Audio is offered in English 2.0 mono DTS-HD Master Audio with optional English subtitles. It was restored from the optical tracks on the 35 mm fine grain print. While the fidelity is limited by the source, the dialogue is intelligible and everything sounds clean.
Extras on the disc include the following:
- Audio Commentary by Alexandra Heller-Nicholas and Josh Nelson
- My Little Chickadee Trailer (SD – 1:36)
- Night After Night Trailer (SD – 2:39)
- I'm No Angel Trailer (SD – 1:58)
- Belle of the Nineties Trailer (HD – 1:54)
- Goin' to Town Trailer (SD – 1:42)
- Every Day's a Holiday Trailer (HD – 2:27)

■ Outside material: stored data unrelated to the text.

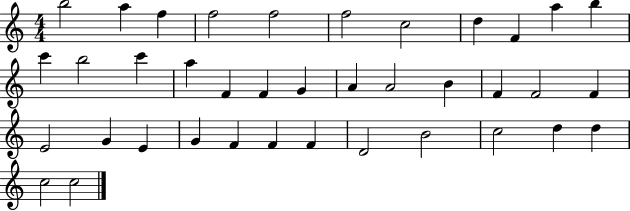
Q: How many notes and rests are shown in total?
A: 38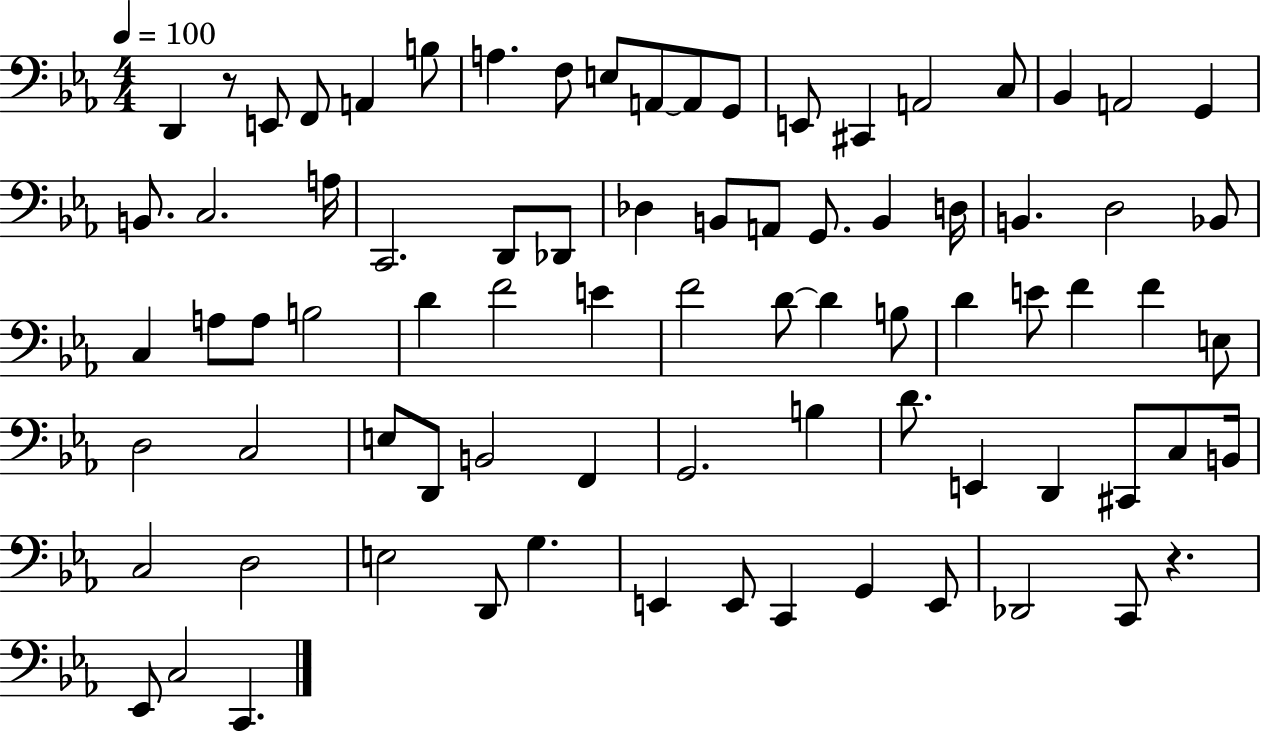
X:1
T:Untitled
M:4/4
L:1/4
K:Eb
D,, z/2 E,,/2 F,,/2 A,, B,/2 A, F,/2 E,/2 A,,/2 A,,/2 G,,/2 E,,/2 ^C,, A,,2 C,/2 _B,, A,,2 G,, B,,/2 C,2 A,/4 C,,2 D,,/2 _D,,/2 _D, B,,/2 A,,/2 G,,/2 B,, D,/4 B,, D,2 _B,,/2 C, A,/2 A,/2 B,2 D F2 E F2 D/2 D B,/2 D E/2 F F E,/2 D,2 C,2 E,/2 D,,/2 B,,2 F,, G,,2 B, D/2 E,, D,, ^C,,/2 C,/2 B,,/4 C,2 D,2 E,2 D,,/2 G, E,, E,,/2 C,, G,, E,,/2 _D,,2 C,,/2 z _E,,/2 C,2 C,,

The commentary with film historians Alexander Heller-Nicholas and Josh Nelson gives a fine overview of the production and many of the stories involved in the making of it, such as the teetotaler clause that West insisted on including in her contract to shut down the production if she ever caught Fields drunk. They discuss West’s sexuality, her clashes with the censors, and her place as the real auteur of her work regardless of who was behind the camera. They look at her life and how the film’s subversion of marriage as a redemptive act parallels West’s own failed marriage. The only issue is that the majority of their commentary is confined to West and ignores Fields—the whole thing is pretty one-sided for a film which is built around putting the two stars together. It’s still a valuable commentary, but because they chose to take West’s stories about the making of the film at face value, it would have been nice to have heard alternative perspectives.
For all of its flaws, My Little Chickadee remains cheeky right up to the end—quite literally, as anyone who has seen it will attest. It’s far from the most enjoyable film made by either of its legendary lead actors, but there’s plenty here to enjoy. The beautiful transfer alone is worth the price of admission, and it should please old fans as well as new ones.